Please carry on the passage about Gascoigne's A Hundreth from the point where it ends; the data that follows it is separate.

* [SELECTION]:
begin

The use of such controlling structures was widespread in Italianate experimental prose fictions: one could cite the storytelling games which unite Chaucer’s group of pilgrims, or Boccaccio’s and Marguerite de Navarre’s parties of nobles. In the same spirit, Gascoigne peoples A Hundreth with plausible figures from the nascent world of literary publishing—H.W. as the publisher, G.T. as an aspiring editor and narrator, and F.J. and his circle of friends (‘sundrie gentlemen’, as well as ‘George Gascoigne’) as the group of young writers whose work he publishes without their consent. This extended fiction was so successful, and so original, that Master F.J. seems to have been read as though it were actually factual and autobiographical. Gascoigne himself mocks (and denies) such credulous readings in the revised edition, whilst conspicuously failing to quash speculation—and even, to some extent, provoking more (the most likely authorial representation is Bartello, a fictional Italian author to whom the tale is ascribed in the revised edition, as we shall see). Later generations, too, have devised a remarkable range of possible biographical readings.14 The entire ‘Discourse’ is so dense with literary devices and figures, both familiar and entirely new in 1572/3, that it could almost be an exercise in literary inventiveness. It takes its gossipy narrator and framing fiction (the literary circle) from the Italianate novelle; its inset prose narratives are from romance, while the story of F.J.’s Suspicion is a translation of Ariosto’s tale of Sospetto; and Pergo’s exchange of stories is taken from courtly love, as is much of the situation of F.J. and Elinor’s affair. But it is easy to see why, when Gascoigne blurs the boundaries between fiction and reality so thoroughly, so many critics have suspected that the tale had some basis in real events.

end

* [DATA SHOWN]:
begin

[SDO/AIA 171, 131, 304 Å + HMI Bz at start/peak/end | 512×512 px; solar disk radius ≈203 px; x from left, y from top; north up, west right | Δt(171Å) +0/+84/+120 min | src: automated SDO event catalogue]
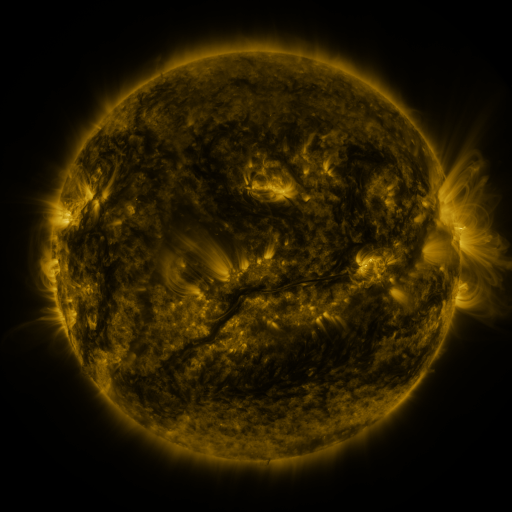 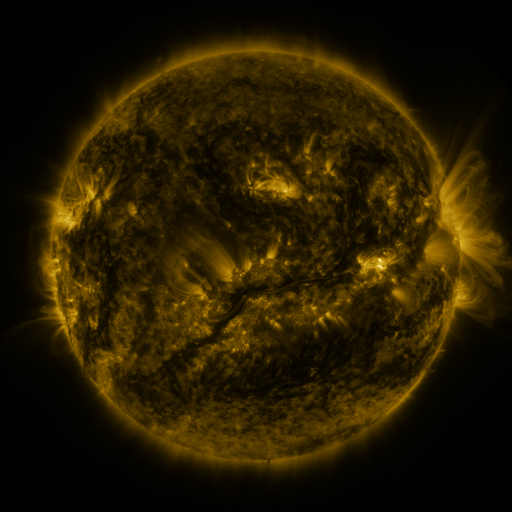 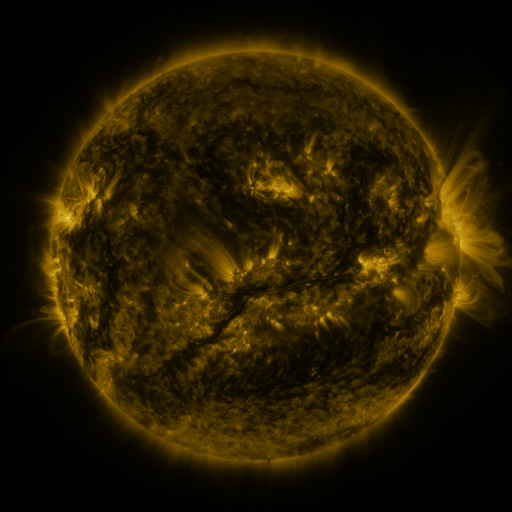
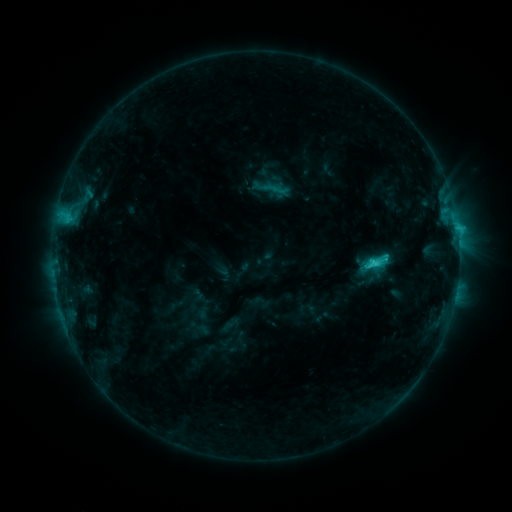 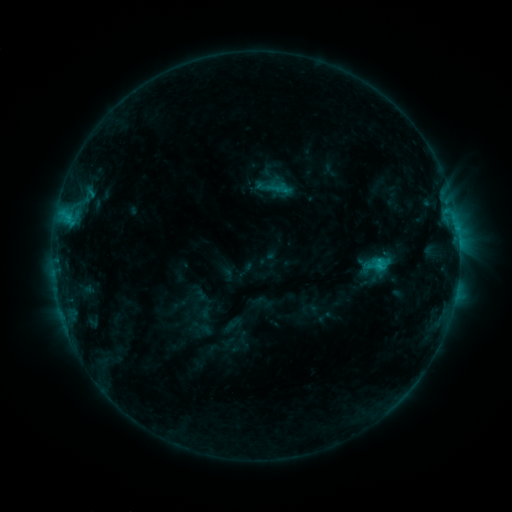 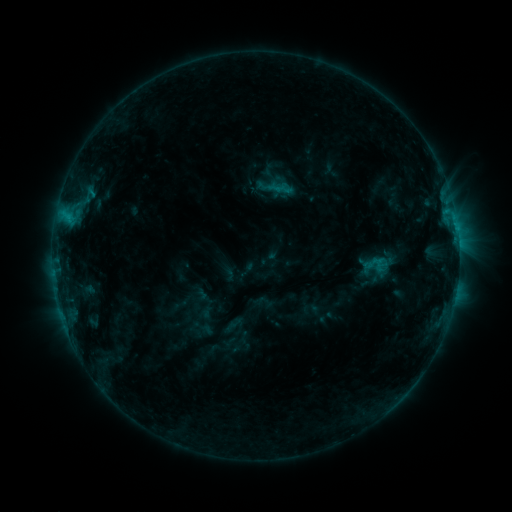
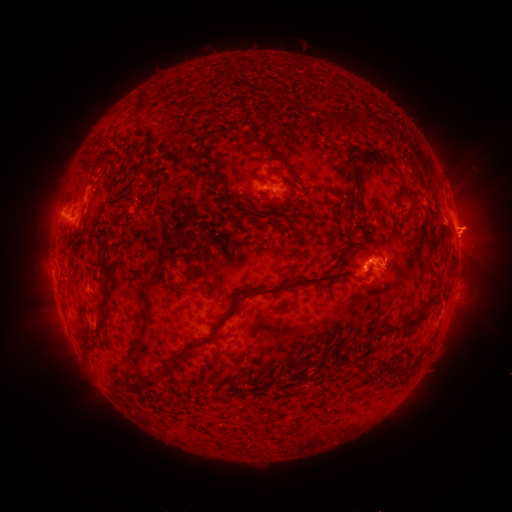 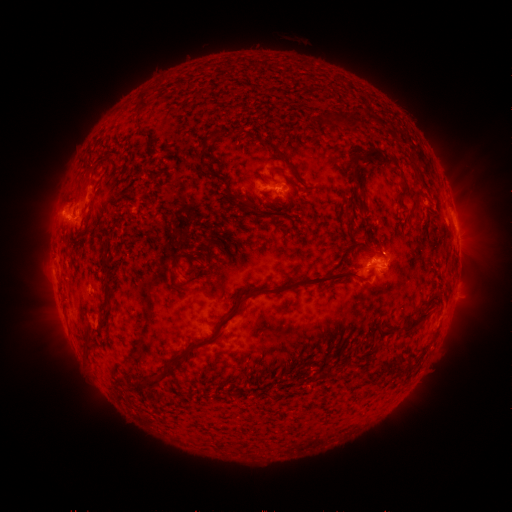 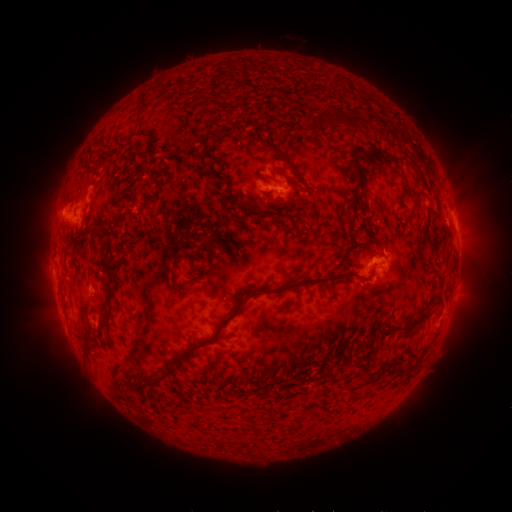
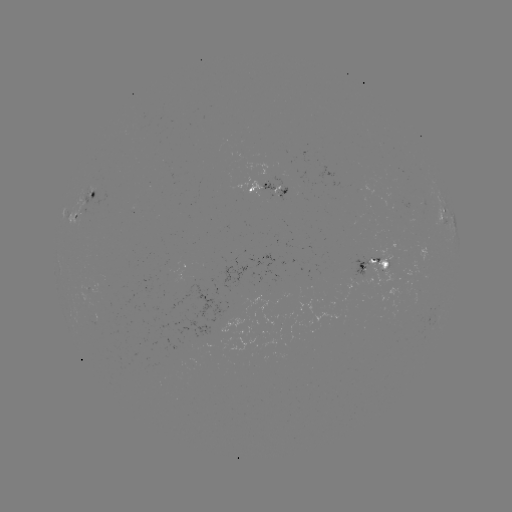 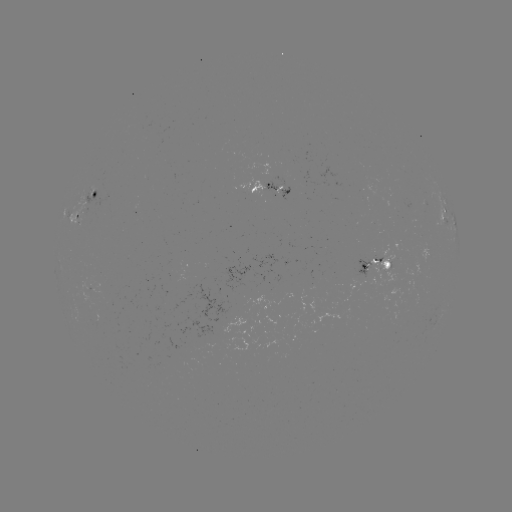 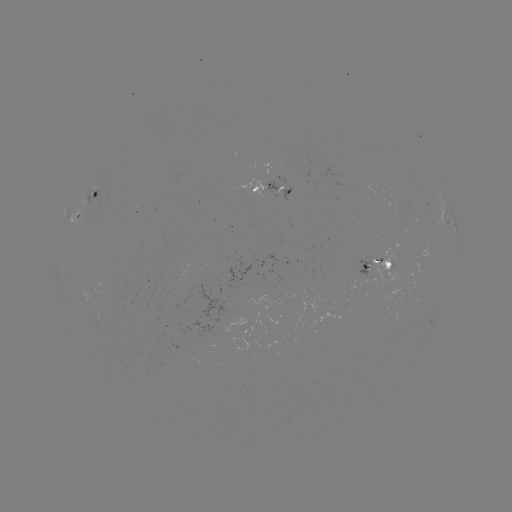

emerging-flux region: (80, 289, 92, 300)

end

* [RESPONSE TO THE EXERCISE]:
When Gascoigne returned to England in 1574/5, it seems that he was embarrassed by the state of his first published book and perhaps by some of the conjectures which surrounded it. The entire volume, including a revised version of Master F.J., was published in a revised and extended edition under Gascoigne’s own name as his Posies (1575). It is in this volume that Gascoigne first fully developed the persona of the ‘Reformed Prodigal’, although he had used it much earlier, during his days at Gray’s Inn.15 Nonetheless, it is in the Posies that Gascoigne first adopted a unified authorial persona, complementing it with what would become his invariable motto in works which bore his name: ‘Tam Marti, quam Mercurio’ [‘As much for Mars as for Mercury’], which identified him as a soldier-poet, like Turberville, Churchyard, Googe, and Riche.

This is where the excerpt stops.